Excusing those Auto/DSG variants ........why do people sit for long periods with break lights on in long traffic queues .......demonstrating their full width led boot mounted light as so expertly done by AudiTT Mark 3, Merc etc. Having them doesn't mean blinding the driver behind particularly in wet conditions. Nearly as bad as the local Blackpool Illuminated Juke with 6.....yes six front lights on day and night .....inconsiderate and dangerous
CookieTT


----------



## YELLOW_TT (Feb 25, 2004)

No excuse for auto DSG drivers they still have a neutral gear and a hand brake


----------



## rusTTy_racer (Sep 7, 2015)

Does Sir stop rather close the car in front? As a rule of thumb I believe you should still be able to see the point that the rear tyres make contact with the road to allow yourself room to manoeuvre out of the way, should you need to.
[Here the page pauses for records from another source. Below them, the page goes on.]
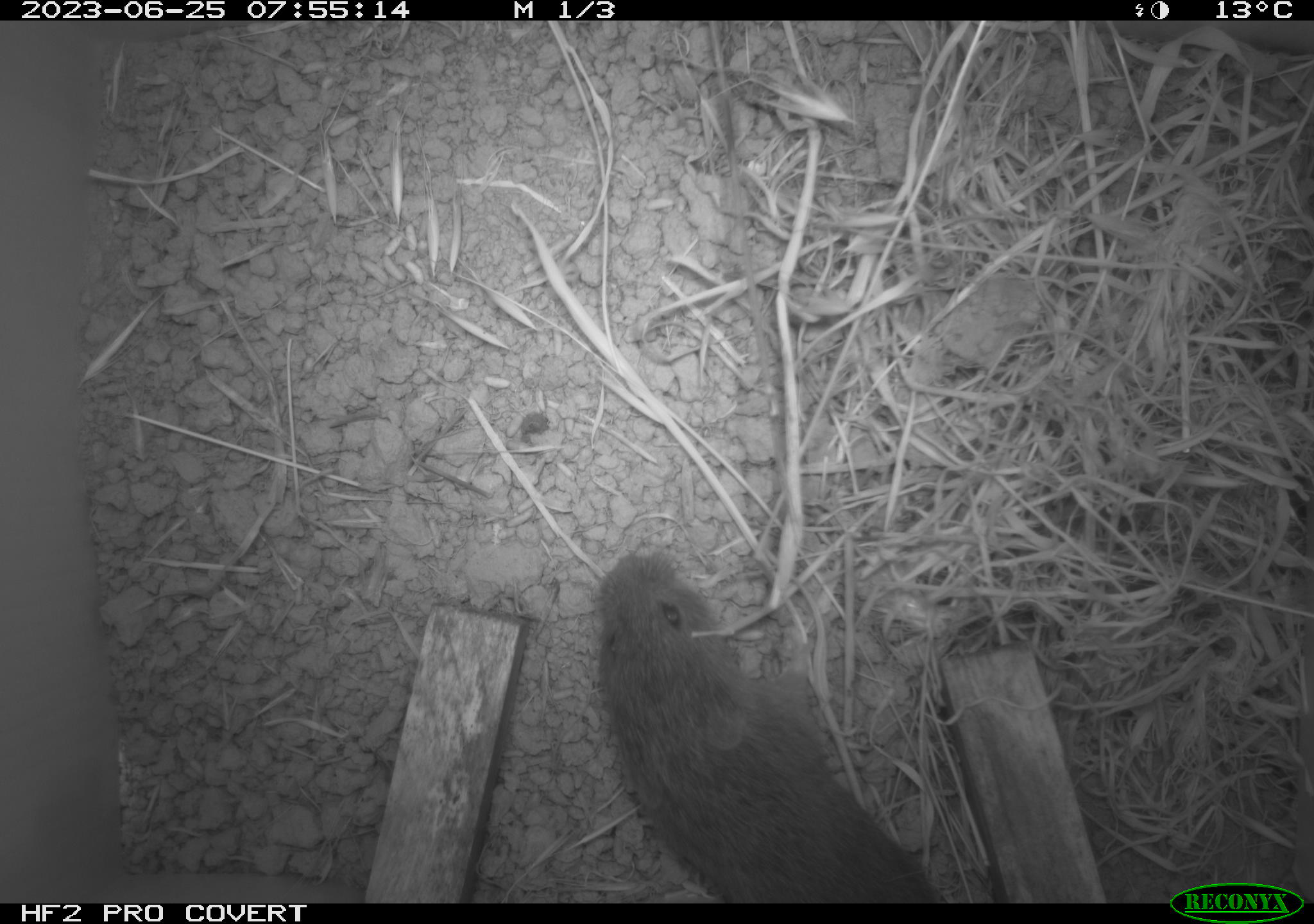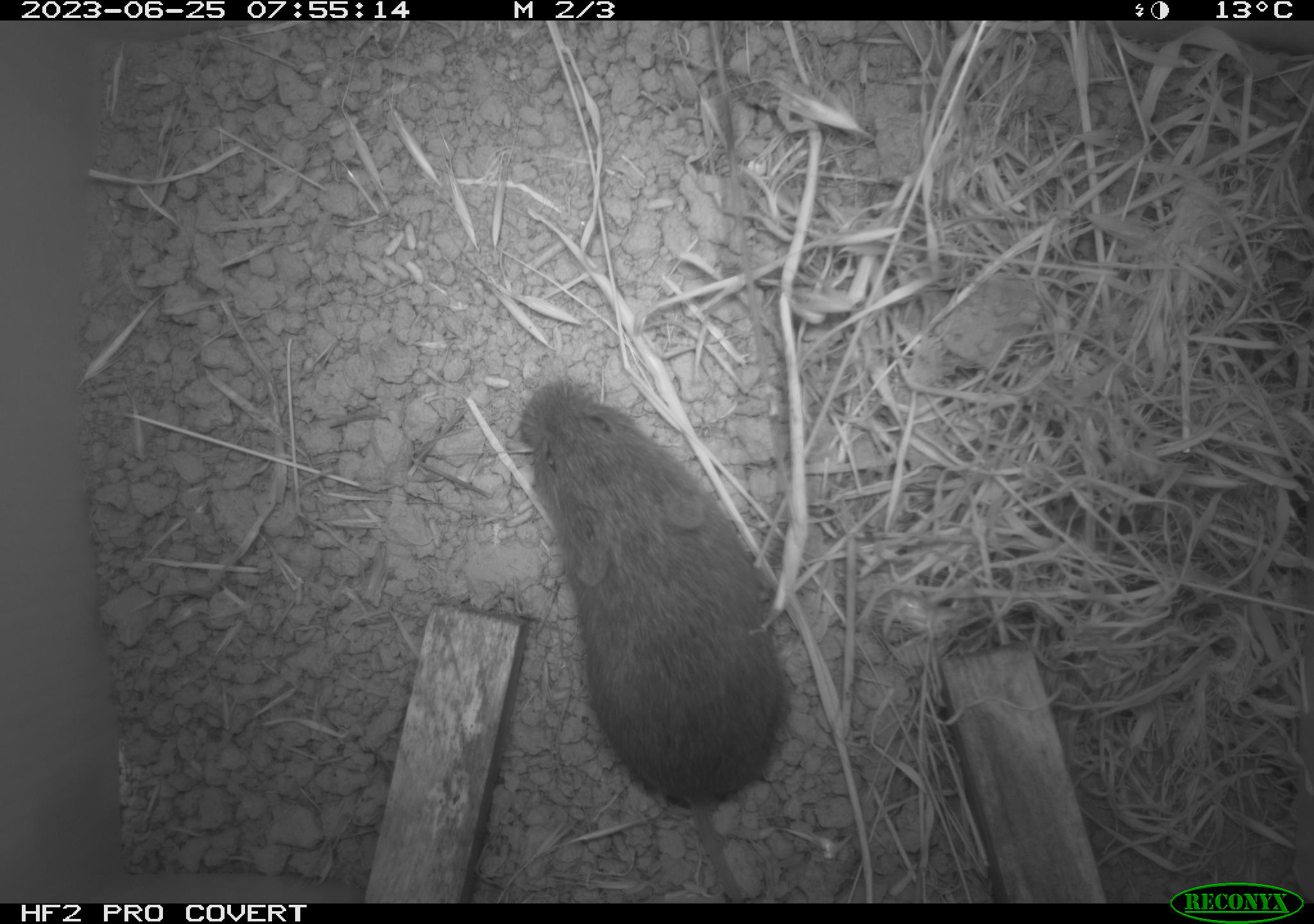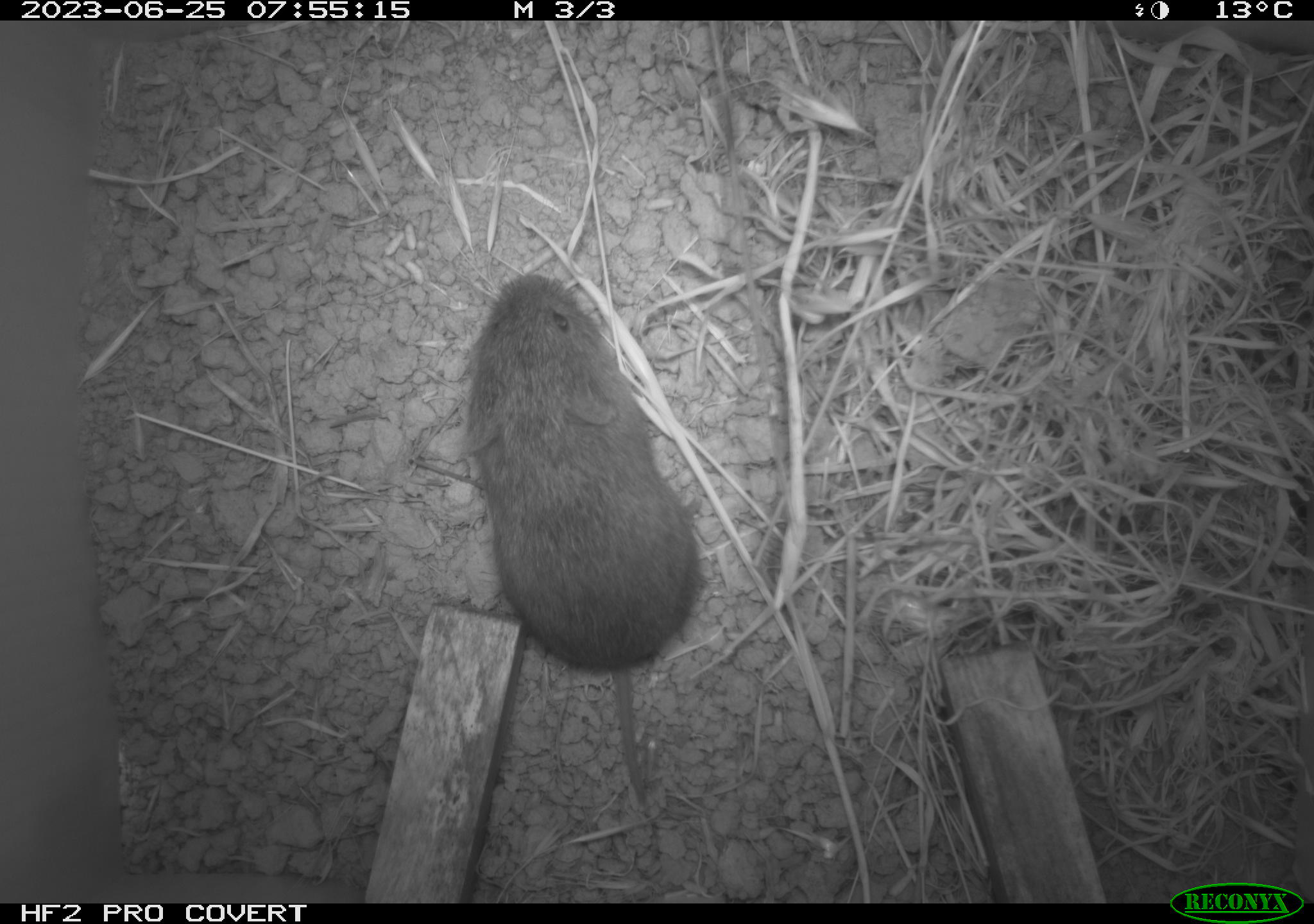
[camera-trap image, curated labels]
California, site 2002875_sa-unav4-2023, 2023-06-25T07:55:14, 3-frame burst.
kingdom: Animalia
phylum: Chordata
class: Mammalia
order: Rodentia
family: Cricetidae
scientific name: Arvicolinae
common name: voles, lemmings, and muskrats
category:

I also don't have a problem keeping my foot on the brake if I have had to come to a halt on a busy dual carriageway during rush hour to stop some arsehole running in the back of me. (Van man and TT owner!)


----------



## John-H (Jul 13, 2005)

I wonder if it coincides with the loss of proper handbrakes? And don't get me started on fog lights on motorways with bunched up heavy traffic - there's no need for them - they dazzle and obscure brake lights :roll:


----------



## YELLOW_TT (Feb 25, 2004)

rusTTy_racer said:


> Does Sir stop rather close the car in front? As a rule of thumb I believe you should still be able to see the point that the rear tyres make contact with the road to allow yourself room to manoeuvre out of the way, should you need to. I also don't have a problem keeping my foot on the brake if I have had to come to a halt on a busy dual carriageway during rush hour to stop some arsehole running in the back of me. (Van man and TT owner!)


Once a car has stopped behind you the car traveling behind that car can't see your brake lights so so I can't see how keeping your brake lights on will do anything but hinder the person stopped behind you :?


----------



## rusTTy_racer (Sep 7, 2015)

Let's face it the overall standard of driving is shocking now - a quick 200 mile round trip on the motorway network proved that. It's a good job they built the extra lanes as most only want to use the outside 2 :roll: Lane hoggers my arse! :lol:


----------



## CookieTT (Feb 24, 2012)

[smiley=dude.gif] [smiley=cheers.gif] 
Well.......never pull up close to car in front in crawling traffic........too many rolling back due to no use of handbrake !!  
CookieTT


----------